Russian Soldiers Still In Ukraine As Shadow State Takes Form

Russian soldiers are still in Luhansk, Buzzfeed News reports, but aren’t doing much to make the rebel state a reality.

A guard at the entrance to the headquarters of the self-proclaimed Luhansk People's Republic.

Max Seddon / BuzzFeed

LUHANSK, Ukraine — The only other customers at the Weeping Willow, one of two working restaurants in this war-ravaged city near the Russian border, were wearing camouflage and discussing Love Actually as the movie's soundtrack played on a CD that periodically skipped. They asked us to join them.

"We're Russian military servicemen," they said, by way of introduction.

The six men had been in Luhansk for about a month, said one, who gave his name as Maxim. When they first came to the Weeping Willow, it had no electricity and no kitchen, and they drank lukewarm bottles of beer in the dark. Maxim said they had come to Luhansk to "train the local population," without elaborating.

"No one sent us here. We're volunteers," Maxim said. "They gave us an order: who wants to go volunteer? And we put our hands up like this," he said, meekly raising his hand in mock compliance. "We're on a business trip."

Moscow casts a long shadow in Ukraine's eastern provinces, where rebels have carved out two separatist pro-Russian rump states. A massive Russian counter-offensive in late summer routed Ukraine's military just as it seemed on the verge of victory. Ukraine was forced to conclude a ceasefire that essentially formalized a frozen conflict zone and conferred semi-legal status on the self-proclaimed Donetsk and Luhansk People's Republics. The open presence of Russian active duty soldiers — who spoke to reporters from BuzzFeed News and the Financial Times on Saturday, weeks after combat operations had ceased — indicates that Moscow still has a tight rein on security, though the Kremlin has repeatedly denied that its soldiers were ever even there.

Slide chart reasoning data
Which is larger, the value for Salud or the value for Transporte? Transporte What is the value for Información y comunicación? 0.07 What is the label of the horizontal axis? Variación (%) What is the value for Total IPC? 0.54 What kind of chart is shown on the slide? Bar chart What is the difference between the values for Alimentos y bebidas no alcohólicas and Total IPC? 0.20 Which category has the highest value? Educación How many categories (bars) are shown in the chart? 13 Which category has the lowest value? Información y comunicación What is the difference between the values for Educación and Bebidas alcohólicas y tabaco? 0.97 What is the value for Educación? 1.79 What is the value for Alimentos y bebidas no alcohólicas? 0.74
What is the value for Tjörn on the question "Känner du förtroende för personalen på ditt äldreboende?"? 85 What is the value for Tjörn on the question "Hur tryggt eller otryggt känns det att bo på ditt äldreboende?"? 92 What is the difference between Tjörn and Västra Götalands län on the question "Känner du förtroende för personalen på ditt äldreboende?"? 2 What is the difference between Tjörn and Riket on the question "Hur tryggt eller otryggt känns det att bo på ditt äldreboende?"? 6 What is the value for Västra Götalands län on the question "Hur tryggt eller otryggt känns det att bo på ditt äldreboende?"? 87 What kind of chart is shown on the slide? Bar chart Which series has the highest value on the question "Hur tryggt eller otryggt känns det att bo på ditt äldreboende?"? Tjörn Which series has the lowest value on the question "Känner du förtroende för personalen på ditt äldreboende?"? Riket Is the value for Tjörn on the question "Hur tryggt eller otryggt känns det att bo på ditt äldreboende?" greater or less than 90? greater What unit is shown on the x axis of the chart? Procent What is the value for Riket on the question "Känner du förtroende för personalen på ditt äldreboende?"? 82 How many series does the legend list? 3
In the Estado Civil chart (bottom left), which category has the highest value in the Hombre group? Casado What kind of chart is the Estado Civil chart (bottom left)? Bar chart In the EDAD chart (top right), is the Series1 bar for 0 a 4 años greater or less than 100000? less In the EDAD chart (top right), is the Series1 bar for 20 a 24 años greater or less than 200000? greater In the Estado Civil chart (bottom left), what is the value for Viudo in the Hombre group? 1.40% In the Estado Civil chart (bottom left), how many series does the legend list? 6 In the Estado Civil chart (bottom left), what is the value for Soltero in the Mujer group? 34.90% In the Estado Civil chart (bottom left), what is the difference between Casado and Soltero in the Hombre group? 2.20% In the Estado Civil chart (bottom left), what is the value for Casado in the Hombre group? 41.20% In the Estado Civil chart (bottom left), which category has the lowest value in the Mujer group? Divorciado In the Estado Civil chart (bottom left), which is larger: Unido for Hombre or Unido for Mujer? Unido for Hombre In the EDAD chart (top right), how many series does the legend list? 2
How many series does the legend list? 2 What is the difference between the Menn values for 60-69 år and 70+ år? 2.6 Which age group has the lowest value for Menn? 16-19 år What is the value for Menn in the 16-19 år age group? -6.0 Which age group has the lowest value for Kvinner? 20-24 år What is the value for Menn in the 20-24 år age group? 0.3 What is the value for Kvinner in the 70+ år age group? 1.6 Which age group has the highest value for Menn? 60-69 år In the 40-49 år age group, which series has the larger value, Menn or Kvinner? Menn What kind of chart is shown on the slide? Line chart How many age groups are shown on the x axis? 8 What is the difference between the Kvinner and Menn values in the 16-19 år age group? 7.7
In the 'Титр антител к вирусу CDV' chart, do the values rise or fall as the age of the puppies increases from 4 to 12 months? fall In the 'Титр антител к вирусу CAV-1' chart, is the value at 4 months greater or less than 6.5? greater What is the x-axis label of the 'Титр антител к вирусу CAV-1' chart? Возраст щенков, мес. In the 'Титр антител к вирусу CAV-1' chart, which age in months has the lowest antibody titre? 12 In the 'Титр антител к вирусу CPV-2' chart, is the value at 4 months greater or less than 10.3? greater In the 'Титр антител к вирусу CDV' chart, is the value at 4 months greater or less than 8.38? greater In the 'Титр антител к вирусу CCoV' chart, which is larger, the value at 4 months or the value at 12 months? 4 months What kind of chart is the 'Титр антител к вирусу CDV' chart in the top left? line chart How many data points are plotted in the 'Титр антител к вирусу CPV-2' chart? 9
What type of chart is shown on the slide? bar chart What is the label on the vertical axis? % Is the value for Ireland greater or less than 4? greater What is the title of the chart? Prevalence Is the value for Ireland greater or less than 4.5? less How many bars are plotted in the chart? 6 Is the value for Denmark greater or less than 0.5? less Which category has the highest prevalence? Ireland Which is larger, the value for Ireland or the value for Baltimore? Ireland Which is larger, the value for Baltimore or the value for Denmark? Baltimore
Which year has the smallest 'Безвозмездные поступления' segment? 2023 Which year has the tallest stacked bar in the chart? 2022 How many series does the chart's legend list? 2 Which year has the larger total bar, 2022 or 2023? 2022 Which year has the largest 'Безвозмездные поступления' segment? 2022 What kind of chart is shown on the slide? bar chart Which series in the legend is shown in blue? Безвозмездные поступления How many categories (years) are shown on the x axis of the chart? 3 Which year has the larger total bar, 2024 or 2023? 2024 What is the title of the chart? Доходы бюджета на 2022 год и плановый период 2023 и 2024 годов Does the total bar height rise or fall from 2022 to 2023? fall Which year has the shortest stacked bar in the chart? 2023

▶ Work task 1: In the Luhansk report, copy everything from "Russian Soldiers Still" down to "to join them.".
▶ Work task 2: What was the name of the restaurant in the Luhansk report where the reporters met the Russian soldiers?
▶ Work task 3: Finish out the next part of the Luhansk report, picking up after its final sentence.

▶ Result 1:
Russian Soldiers Still In Ukraine As Shadow State Takes Form

Russian soldiers are still in Luhansk, Buzzfeed News reports, but aren’t doing much to make the rebel state a reality.

A guard at the entrance to the headquarters of the self-proclaimed Luhansk People's Republic.

Max Seddon / BuzzFeed

LUHANSK, Ukraine — The only other customers at the Weeping Willow, one of two working restaurants in this war-ravaged city near the Russian border, were wearing camouflage and discussing Love Actually as the movie's soundtrack played on a CD that periodically skipped. They asked us to join them.

▶ Result 2: The Weeping Willow

▶ Result 3:
Luhansk is half-deserted after a months-long siege by the Ukrainian military this summer. Nearly every store is closed. Some buildings are missing most of their windows. Others are missing walls and roofs. Others have been completely reduced to rubble. The eternal flame at the World War II memorial has gone out.

It's hard to see how this depressed industrial city, which had a pre-war population of 600,000, will recover without Russia's help. Rebels are keen to use the ceasefire to build the foundations for a future state and have set elections for Nov. 2. But they have no way of independently securing enough water or electricity to sustain the city. Moscow is providing all of the republic's gas and most of its food and medical supplies. There is no clear way forward for the region's industrial- and mining-based economy, which slowed to a standstill as the war intensified. Kiev considers the rebel governments "terrorist organizations" and has told residents to flee to territory it controls.

The Kremlin denies that it has ever been a party to the Ukrainian conflict or that it has any intention of annexing Donetsk and Luhansk, as it did Crimea. But rebel leaders say that months of war with Kiev has made reintegration into Ukraine impossible.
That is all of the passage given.